» Given exercise
In the items below, reproduce word for word every line from the one containing "Out of point" through the one containing "281 centimetres", including both of those lines.

[Excerpts from a spatial dataset]
----

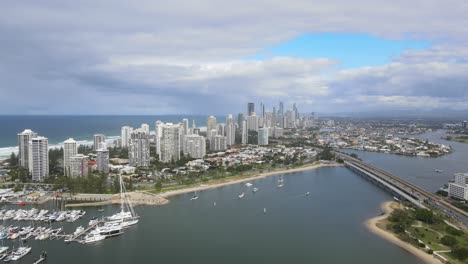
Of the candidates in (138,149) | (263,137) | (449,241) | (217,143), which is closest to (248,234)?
(449,241)

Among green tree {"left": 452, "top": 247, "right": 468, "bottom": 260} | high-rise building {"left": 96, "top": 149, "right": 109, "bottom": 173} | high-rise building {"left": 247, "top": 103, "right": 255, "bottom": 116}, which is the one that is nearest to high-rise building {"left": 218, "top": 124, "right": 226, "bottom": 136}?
high-rise building {"left": 96, "top": 149, "right": 109, "bottom": 173}

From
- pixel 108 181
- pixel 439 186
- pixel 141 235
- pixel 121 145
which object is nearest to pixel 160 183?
pixel 108 181

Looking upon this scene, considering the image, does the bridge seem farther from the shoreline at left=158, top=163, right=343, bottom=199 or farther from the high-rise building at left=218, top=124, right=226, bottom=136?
the high-rise building at left=218, top=124, right=226, bottom=136

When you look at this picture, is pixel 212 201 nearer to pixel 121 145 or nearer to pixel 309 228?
pixel 309 228

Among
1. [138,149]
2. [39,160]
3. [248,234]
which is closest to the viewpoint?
[248,234]

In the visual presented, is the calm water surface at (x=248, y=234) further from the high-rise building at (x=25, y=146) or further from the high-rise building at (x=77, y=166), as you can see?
the high-rise building at (x=25, y=146)

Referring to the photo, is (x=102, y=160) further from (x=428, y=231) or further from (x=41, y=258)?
(x=428, y=231)
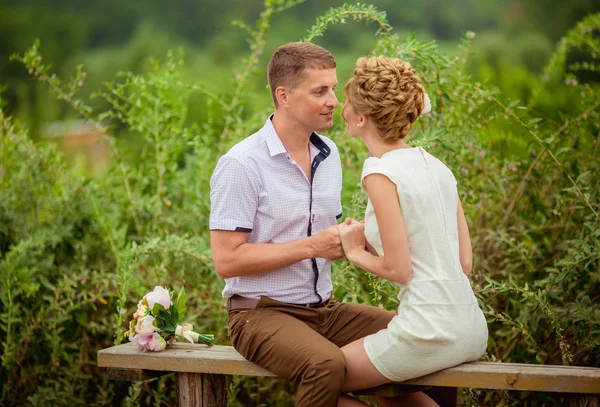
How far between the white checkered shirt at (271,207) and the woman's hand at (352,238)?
0.85 ft

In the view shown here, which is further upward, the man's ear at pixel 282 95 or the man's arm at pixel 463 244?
the man's ear at pixel 282 95

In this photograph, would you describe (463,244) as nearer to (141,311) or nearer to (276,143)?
(276,143)

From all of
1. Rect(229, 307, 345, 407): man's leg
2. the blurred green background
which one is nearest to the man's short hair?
Rect(229, 307, 345, 407): man's leg

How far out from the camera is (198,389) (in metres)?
2.83

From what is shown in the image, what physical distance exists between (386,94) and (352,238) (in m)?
0.50

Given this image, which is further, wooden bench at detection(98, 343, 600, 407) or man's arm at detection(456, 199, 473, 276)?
man's arm at detection(456, 199, 473, 276)

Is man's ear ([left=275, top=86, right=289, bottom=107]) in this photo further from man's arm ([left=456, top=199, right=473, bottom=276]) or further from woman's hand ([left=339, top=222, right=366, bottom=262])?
man's arm ([left=456, top=199, right=473, bottom=276])

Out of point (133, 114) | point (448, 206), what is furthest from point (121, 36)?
point (448, 206)

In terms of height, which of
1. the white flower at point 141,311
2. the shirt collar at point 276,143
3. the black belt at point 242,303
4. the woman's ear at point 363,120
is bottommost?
the white flower at point 141,311

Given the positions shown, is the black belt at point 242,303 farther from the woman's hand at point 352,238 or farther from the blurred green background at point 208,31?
the blurred green background at point 208,31

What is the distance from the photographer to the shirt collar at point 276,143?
281 centimetres

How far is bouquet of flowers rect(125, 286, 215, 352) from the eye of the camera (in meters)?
2.85

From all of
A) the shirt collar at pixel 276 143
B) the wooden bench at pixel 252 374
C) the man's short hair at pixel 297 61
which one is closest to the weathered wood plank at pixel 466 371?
the wooden bench at pixel 252 374

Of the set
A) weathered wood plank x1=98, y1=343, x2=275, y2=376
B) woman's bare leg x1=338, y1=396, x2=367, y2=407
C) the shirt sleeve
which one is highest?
the shirt sleeve
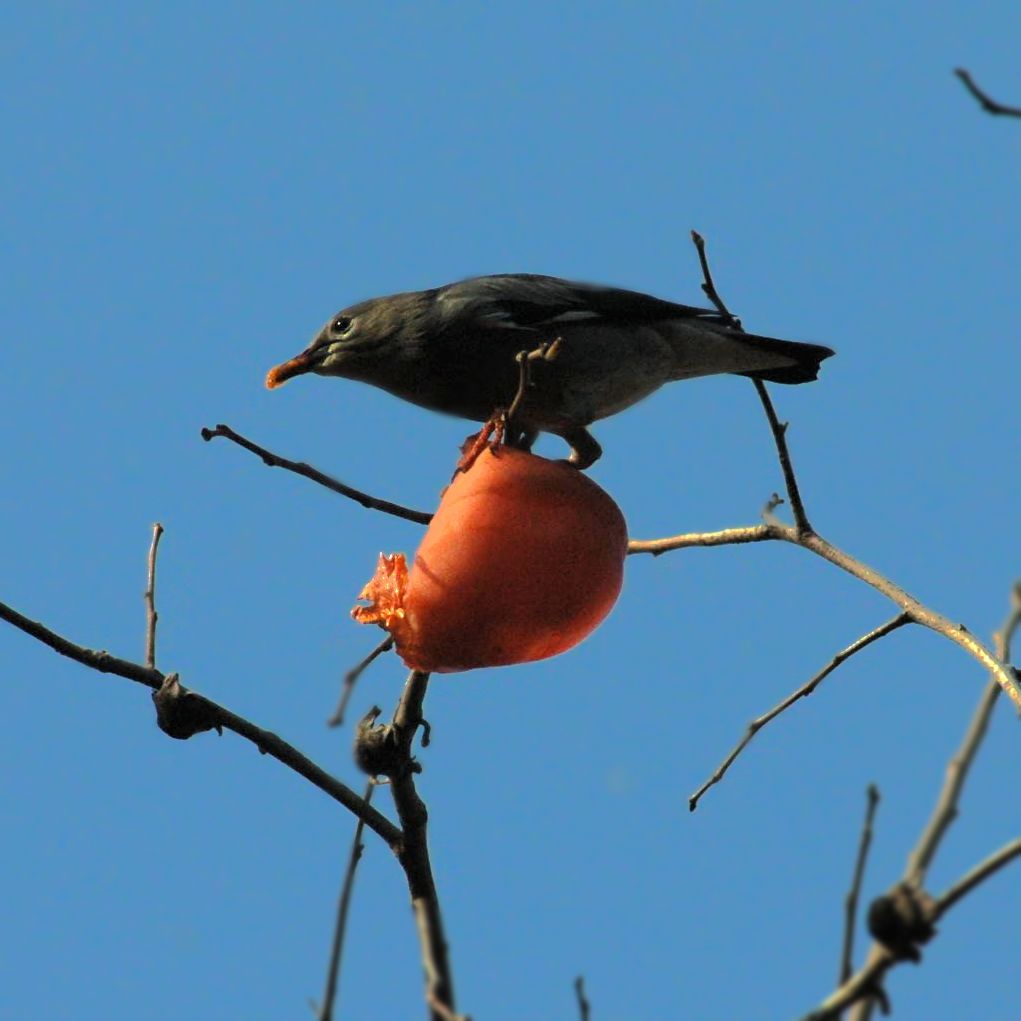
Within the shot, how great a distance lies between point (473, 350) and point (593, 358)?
1.69 feet

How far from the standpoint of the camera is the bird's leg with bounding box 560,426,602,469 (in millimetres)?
6191

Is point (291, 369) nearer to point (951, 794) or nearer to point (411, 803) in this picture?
point (411, 803)

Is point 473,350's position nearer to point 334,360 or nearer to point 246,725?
point 334,360

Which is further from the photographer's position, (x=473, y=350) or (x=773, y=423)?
(x=473, y=350)

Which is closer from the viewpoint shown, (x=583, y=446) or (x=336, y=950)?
(x=336, y=950)

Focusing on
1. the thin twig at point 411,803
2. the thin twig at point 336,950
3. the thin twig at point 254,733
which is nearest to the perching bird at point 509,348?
the thin twig at point 411,803

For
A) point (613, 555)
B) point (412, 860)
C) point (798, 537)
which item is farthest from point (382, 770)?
point (798, 537)

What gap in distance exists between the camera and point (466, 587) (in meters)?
4.23

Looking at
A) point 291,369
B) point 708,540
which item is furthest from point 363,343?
point 708,540

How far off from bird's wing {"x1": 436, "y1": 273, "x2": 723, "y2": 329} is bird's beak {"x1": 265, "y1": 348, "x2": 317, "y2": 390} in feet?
2.14

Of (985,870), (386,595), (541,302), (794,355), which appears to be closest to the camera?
(985,870)

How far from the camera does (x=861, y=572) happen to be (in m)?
4.48

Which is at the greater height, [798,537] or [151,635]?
[798,537]

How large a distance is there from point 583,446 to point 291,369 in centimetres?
136
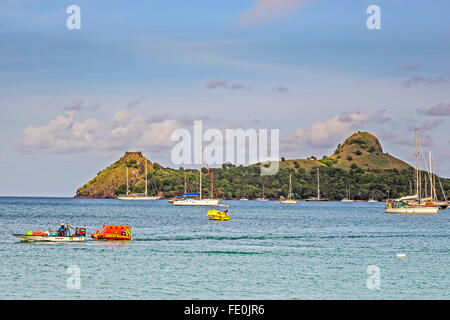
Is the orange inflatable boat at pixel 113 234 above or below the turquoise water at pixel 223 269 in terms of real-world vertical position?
above

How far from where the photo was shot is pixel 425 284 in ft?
130

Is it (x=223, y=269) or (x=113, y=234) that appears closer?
(x=223, y=269)

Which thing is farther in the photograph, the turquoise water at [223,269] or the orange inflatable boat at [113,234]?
the orange inflatable boat at [113,234]

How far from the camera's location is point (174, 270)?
44.2m

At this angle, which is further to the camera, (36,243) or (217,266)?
(36,243)

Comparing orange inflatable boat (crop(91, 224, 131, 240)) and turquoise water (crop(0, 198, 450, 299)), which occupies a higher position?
orange inflatable boat (crop(91, 224, 131, 240))

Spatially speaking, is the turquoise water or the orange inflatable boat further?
the orange inflatable boat

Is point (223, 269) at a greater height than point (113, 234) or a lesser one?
lesser
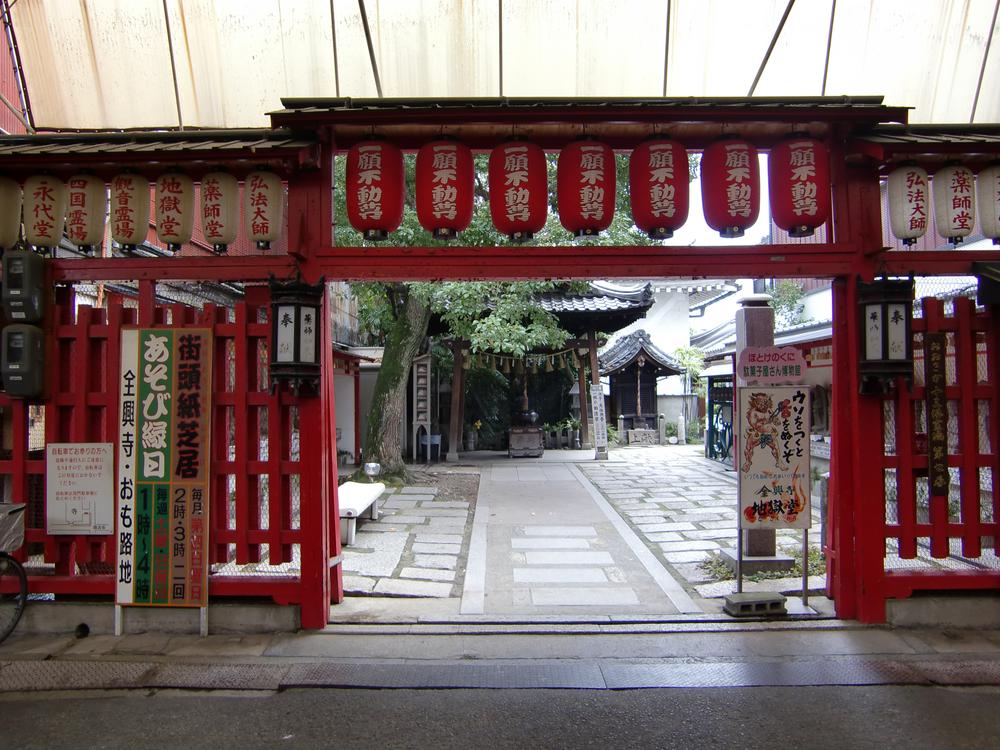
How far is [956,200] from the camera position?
5312 millimetres

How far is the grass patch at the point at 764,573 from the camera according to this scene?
6746 mm

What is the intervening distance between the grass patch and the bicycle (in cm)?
670

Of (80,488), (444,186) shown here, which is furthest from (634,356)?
(80,488)

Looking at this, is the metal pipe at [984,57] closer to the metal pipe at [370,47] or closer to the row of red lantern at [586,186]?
the row of red lantern at [586,186]

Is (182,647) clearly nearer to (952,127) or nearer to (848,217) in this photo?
(848,217)

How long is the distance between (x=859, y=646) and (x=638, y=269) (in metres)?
3.62

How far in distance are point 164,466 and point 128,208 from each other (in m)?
2.32

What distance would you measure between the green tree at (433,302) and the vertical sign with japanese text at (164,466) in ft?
20.3

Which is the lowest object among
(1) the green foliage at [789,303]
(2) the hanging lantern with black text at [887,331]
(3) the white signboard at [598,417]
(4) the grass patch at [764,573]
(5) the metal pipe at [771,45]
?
(4) the grass patch at [764,573]

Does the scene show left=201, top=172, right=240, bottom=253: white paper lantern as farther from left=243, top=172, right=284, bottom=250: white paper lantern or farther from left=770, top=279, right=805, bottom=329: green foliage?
left=770, top=279, right=805, bottom=329: green foliage

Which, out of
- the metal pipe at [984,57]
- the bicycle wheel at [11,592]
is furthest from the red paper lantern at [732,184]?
the bicycle wheel at [11,592]

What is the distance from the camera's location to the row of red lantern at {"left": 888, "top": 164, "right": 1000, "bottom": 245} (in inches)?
209

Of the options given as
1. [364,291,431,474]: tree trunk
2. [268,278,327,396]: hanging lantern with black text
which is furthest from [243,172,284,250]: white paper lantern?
[364,291,431,474]: tree trunk

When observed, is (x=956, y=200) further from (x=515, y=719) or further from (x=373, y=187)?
(x=515, y=719)
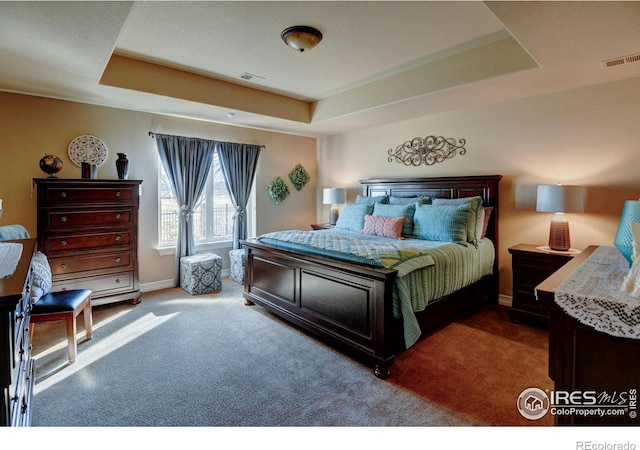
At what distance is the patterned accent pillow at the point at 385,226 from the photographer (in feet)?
12.6

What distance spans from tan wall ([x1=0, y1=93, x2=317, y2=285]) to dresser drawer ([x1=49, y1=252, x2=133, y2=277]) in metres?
0.60

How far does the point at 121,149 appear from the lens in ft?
13.5

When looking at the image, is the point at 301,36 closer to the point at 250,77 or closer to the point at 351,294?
the point at 250,77

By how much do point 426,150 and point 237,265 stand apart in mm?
3147

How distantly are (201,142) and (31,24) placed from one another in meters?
2.63

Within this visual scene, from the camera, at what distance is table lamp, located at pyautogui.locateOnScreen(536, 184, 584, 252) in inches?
123

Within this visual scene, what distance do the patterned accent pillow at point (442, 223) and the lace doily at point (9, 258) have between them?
3.35 meters

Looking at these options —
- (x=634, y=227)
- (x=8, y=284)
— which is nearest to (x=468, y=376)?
(x=634, y=227)

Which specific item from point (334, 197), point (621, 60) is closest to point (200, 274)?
point (334, 197)

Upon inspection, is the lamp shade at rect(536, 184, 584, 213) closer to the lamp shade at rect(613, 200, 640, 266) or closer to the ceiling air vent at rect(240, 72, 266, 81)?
the lamp shade at rect(613, 200, 640, 266)

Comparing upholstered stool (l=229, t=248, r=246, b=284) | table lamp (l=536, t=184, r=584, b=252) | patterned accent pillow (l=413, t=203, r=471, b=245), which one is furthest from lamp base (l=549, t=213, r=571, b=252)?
upholstered stool (l=229, t=248, r=246, b=284)

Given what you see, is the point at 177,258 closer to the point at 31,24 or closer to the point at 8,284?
the point at 31,24

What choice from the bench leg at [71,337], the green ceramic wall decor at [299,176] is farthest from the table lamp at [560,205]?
the bench leg at [71,337]

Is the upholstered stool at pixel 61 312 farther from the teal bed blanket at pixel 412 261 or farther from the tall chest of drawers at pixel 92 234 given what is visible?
the teal bed blanket at pixel 412 261
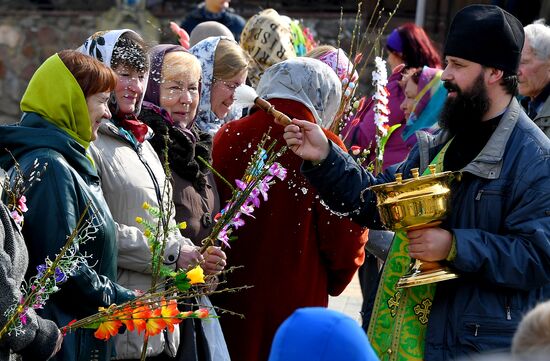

----

» Solution for this task
Out of point (133, 114) | point (448, 206), what is furthest from point (121, 36)?
point (448, 206)

In terms of height, which of
1. the white flower at point 141,311
2. the shirt collar at point 276,143
3. the black belt at point 242,303
4. the woman's ear at point 363,120
is bottommost?
the white flower at point 141,311

Given the positions shown, is the black belt at point 242,303 farther from the woman's hand at point 352,238 or farther from the blurred green background at point 208,31?
the blurred green background at point 208,31

What is the distance from the photographer to the shirt collar at point 276,143?
281 centimetres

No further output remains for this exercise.